***** EXCERPTED TEXT

I thought of two possible solutions that you can implement, here we go ...

1: AWS EFS, AWS Direct Connect and Docker

A possible solution would be using AWS Elastic File System (EFS), AWS Direct Connect and a Docker Linux container.

Drawbacks

  1. If it's the first time you encounter with the above AWS services or Docker, then it's going to be a bit of a journey to learn about them
  2. EFS pricing - it's not so cheap, and you also need to consider the inbound and outbound traffic, it's best to use the calculator that is in the pricing page
  3. EFS performance - if you only share files then it should be okay, but if you expect to get high speeds, then remember that it's not an EBS volume, so for higher speeds you need to pay more money
  4. AWS Direct Connect pricing - you also need to take that into consideration
  5. Security - I'm not sure how sensitive your data is, but you need to make sure you create a very strict VPC, with Security Groups and Network Access List rules - read about the VPC Security Best Practices

Steps to implement the solution

Follow the Walkthrough: Create and Mount a File System On-Premises with AWS Direct Connect and VPN, also, here are the steps on how to combine it with Docker

  1. (Optional) To make it a bit easier - for Windows to "support" Linux file-system, you should use Windows Git Bash. If you're not sure how to use install 3rd-party apps in Windows Git Bash (like aws-vault) then read this blog post
  2. Create an EFS in AWS, and mount it to your EC2 instance, read more about it here
  3. Use AWS Direct Connect to connect to your VPC from your local Windows machine
  4. Install Docker for Windows on your local machine
  5. Create a Docker Volume, and mount the same EFS to that volume - a good example for this step
  6. Test it - SSH to your EC2 instance, create a file on the EFS volume and then check in your local Docker Linux container that this file appears on the EFS volume

I omitted the security steps because it's up to you how strict you want your solution to be.

**********

**WHAT THIS TASK INVOLVES**: In the text on sharing files through AWS, which three components make up the first solution? The lines that come next are separate material, unrelated to the text above.

***** GIVEN RECORDS

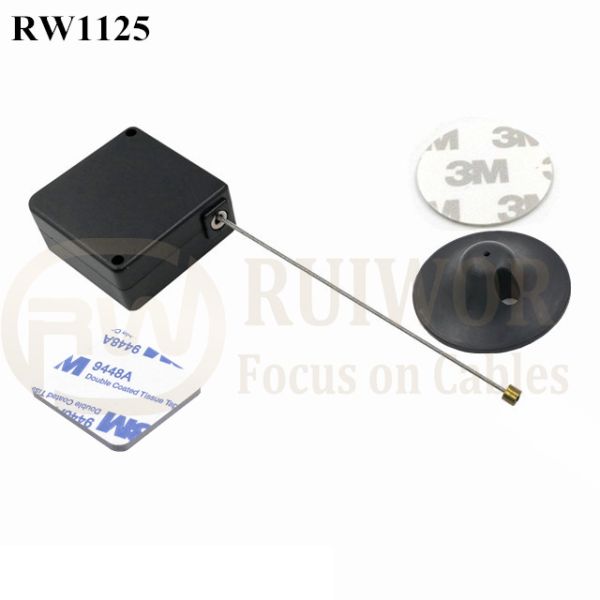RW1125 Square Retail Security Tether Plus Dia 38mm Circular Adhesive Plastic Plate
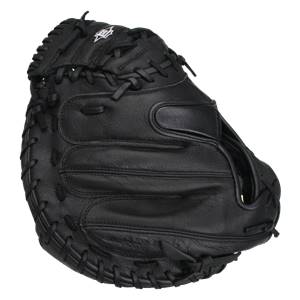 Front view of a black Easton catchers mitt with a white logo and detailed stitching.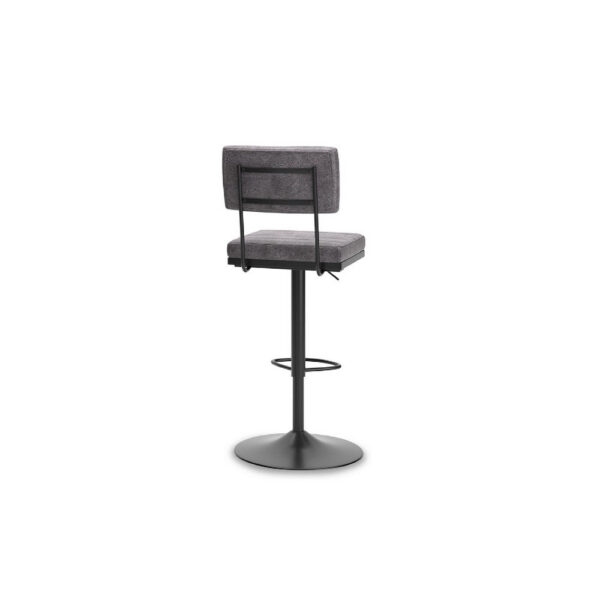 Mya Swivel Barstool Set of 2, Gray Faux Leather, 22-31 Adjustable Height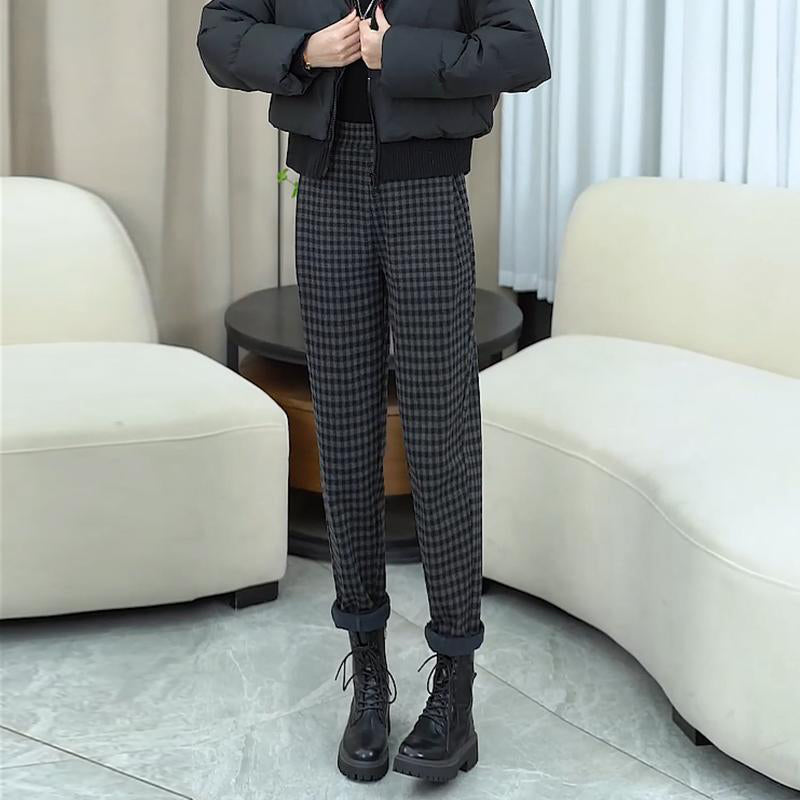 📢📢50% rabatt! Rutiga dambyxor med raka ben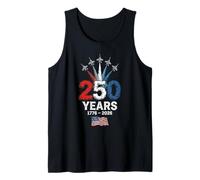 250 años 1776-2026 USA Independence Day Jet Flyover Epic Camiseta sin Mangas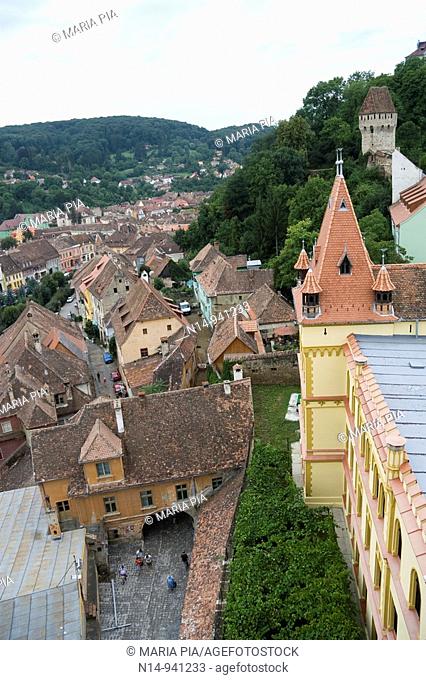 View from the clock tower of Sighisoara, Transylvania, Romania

**********

**SOLUTION BELOW**: AWS Elastic File System (EFS), AWS Direct Connect and a Docker Linux container.